When a checkup showed there was new cancer activity in the lymph nodes in Steve’s chest, his GP referred him to Associate Professor Alex Guminski at Royal North Shore Hospital (RNSH) as a potential candidate for an oncology clinical trial.
A clinical trial was Steve’s best chance of survival
Steve admitted that he didn’t know anything about clinical trials, but his concerns were alleviated when Dr Guminski informed him that clinical trials allow medical researchers to investigate new treatments or medicines to treat illnesses like cancer to help people live well for longer. The trial Dr Guminski recommended involved immunotherapy, where your own immune system helps fight the disease.
Steve had additional radiotherapy to shrink the lymph nodes that were pressing on his pancreas before joining the clinical trial in October 2022.
Every fortnight for two years, Steve travelled from the Central Coast to the Northern Sydney Cancer Centre at RNSH where he was closely monitored during every hour-long intravenous immunotherapy treatment. At first, Steve recalls that he was impatient and while the nurses were fantastic, all he could think about was wanting to get out of hospital.
Steve says his healthcare team, including Dr Sam Miller, Dr Helena Sim, Dr Wai Chan, and clinical trial coordinators Sally McCowatt and Yun Fan, were wonderful. He says he couldn’t have asked for better people to take care of him as they were incredibly patient, kind and caring, and answered any questions he had about his treatment. They all celebrated when the scans started to show the lymph nodes were shrinking.

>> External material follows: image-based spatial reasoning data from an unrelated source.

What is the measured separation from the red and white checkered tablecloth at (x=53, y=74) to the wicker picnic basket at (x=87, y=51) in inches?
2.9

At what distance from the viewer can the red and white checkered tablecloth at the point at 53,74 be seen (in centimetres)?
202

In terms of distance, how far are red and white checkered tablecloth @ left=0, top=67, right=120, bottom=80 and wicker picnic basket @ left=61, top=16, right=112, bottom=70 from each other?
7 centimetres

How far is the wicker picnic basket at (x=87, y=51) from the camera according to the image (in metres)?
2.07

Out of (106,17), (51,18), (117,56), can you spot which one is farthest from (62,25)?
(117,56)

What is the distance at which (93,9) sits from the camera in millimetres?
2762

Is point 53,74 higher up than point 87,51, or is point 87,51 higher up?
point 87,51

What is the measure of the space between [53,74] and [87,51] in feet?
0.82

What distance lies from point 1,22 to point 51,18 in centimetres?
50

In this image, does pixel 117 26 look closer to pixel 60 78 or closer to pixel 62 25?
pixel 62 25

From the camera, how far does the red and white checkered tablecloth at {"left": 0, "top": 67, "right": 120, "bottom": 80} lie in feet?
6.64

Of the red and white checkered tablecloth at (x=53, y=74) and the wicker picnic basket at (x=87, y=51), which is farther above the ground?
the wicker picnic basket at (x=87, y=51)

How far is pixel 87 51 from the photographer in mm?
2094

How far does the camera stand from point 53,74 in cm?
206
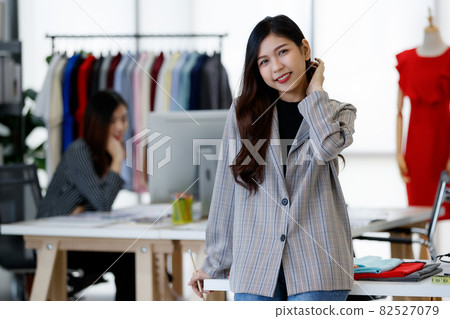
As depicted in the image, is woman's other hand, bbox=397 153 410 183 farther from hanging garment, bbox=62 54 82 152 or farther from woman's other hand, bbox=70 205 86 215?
hanging garment, bbox=62 54 82 152

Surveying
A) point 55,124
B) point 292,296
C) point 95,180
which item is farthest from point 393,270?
point 55,124

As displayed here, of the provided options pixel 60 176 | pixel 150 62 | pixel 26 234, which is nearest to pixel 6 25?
pixel 150 62

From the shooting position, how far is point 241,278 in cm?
122

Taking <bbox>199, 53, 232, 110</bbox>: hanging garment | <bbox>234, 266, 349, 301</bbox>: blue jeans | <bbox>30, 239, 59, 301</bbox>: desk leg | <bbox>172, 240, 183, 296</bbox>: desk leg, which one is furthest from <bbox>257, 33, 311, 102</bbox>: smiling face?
<bbox>199, 53, 232, 110</bbox>: hanging garment

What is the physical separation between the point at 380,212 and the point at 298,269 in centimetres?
146

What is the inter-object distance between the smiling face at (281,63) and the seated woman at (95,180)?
4.43ft

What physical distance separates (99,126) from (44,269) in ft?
2.44

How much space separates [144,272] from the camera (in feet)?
7.00

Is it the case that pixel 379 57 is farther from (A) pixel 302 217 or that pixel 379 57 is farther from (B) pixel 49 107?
(A) pixel 302 217

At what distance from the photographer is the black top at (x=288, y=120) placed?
125cm

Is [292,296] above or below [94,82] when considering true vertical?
below

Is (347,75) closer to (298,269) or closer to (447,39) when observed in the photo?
(447,39)

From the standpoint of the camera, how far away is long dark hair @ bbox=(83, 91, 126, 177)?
109 inches

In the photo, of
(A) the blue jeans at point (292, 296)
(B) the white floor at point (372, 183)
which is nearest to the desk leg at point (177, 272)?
(B) the white floor at point (372, 183)
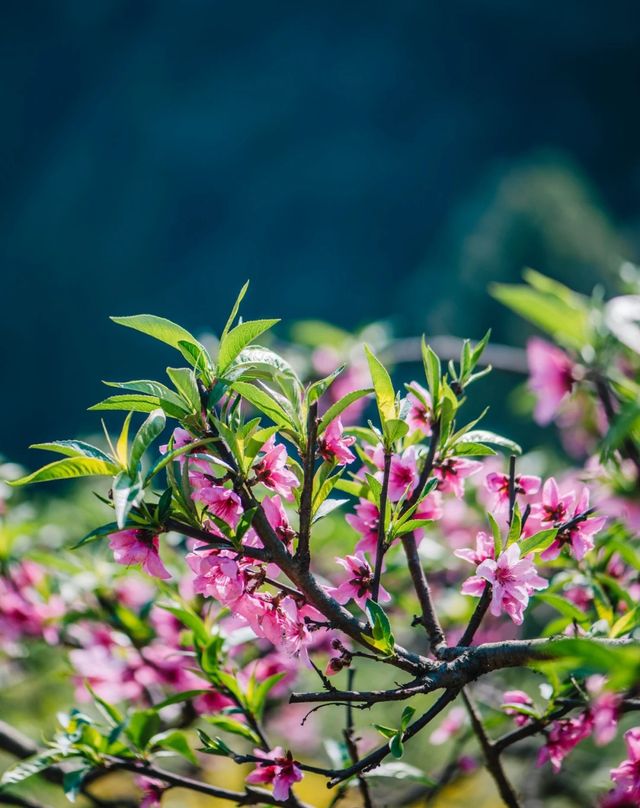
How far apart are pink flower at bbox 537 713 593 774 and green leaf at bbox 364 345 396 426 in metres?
0.39

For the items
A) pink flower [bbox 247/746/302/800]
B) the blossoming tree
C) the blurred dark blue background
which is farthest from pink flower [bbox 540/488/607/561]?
the blurred dark blue background

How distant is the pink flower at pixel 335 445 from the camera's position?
2.29 feet

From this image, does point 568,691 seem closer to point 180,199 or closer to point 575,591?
point 575,591

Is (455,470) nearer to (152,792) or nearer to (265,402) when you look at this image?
(265,402)

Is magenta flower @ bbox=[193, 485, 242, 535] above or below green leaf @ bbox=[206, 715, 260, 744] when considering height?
above

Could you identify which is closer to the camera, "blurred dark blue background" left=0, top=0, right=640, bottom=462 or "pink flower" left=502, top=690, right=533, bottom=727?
"pink flower" left=502, top=690, right=533, bottom=727

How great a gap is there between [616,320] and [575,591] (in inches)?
15.1

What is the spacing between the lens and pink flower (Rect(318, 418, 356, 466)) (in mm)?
697

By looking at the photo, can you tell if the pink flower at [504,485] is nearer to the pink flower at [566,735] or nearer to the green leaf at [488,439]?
the green leaf at [488,439]

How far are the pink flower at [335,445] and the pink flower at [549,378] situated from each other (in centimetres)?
51

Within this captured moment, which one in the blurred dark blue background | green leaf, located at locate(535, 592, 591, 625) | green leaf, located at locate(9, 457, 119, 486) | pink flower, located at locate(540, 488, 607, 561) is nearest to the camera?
green leaf, located at locate(9, 457, 119, 486)

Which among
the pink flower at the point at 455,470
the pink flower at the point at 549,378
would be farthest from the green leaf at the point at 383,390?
the pink flower at the point at 549,378

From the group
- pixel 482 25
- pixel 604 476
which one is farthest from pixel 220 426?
pixel 482 25

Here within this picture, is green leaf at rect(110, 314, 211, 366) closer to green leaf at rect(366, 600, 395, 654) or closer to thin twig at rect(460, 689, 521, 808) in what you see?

Steve’s positive outlook on the future
Steve considers himself lucky that the only side effects he suffered were slightly dry skin and feeling a little tired the day following treatment. However, he didn’t experience any significant side effects and throughout his treatment, he’s felt well enough to take on small building projects, help his sons with their civil construction business, go to the gym and play lawn bowls twice a week.
“I honestly felt good throughout the treatment, and a friend asked me if I still had cancer,” said Steve. “I replied I’m going OK, but I still got it!”
He believes that if you look after yourself physically and mentally, it will take your mind off the diagnosis and help you get through the treatment.
The clinical trial finished in November 2024, and Steve feels well and incredibly lucky that this treatment was available to him at no cost. He will only need to return to hospital for scans every few months but he’s confident about the future.
Unable to travel long distances due to his fortnightly appointments, Steve is looking forward to catching up with his siblings who live in Queensland, before celebrating Christmas with a large family gathering, including his three sons and seven grandchildren. Next year he has his sights set on travelling further afield to Western Australia and New Zealand’s South Island.
Steve knows the dangers of over exposure to the sun and is now always telling his grandchildren to put on sunscreen and wear a hat.
Around 300 Australians are diagnosed with Merkel cell carcinoma each year, with Australia having the highest incidence of this cancer in the world and cases are rapidly increasing.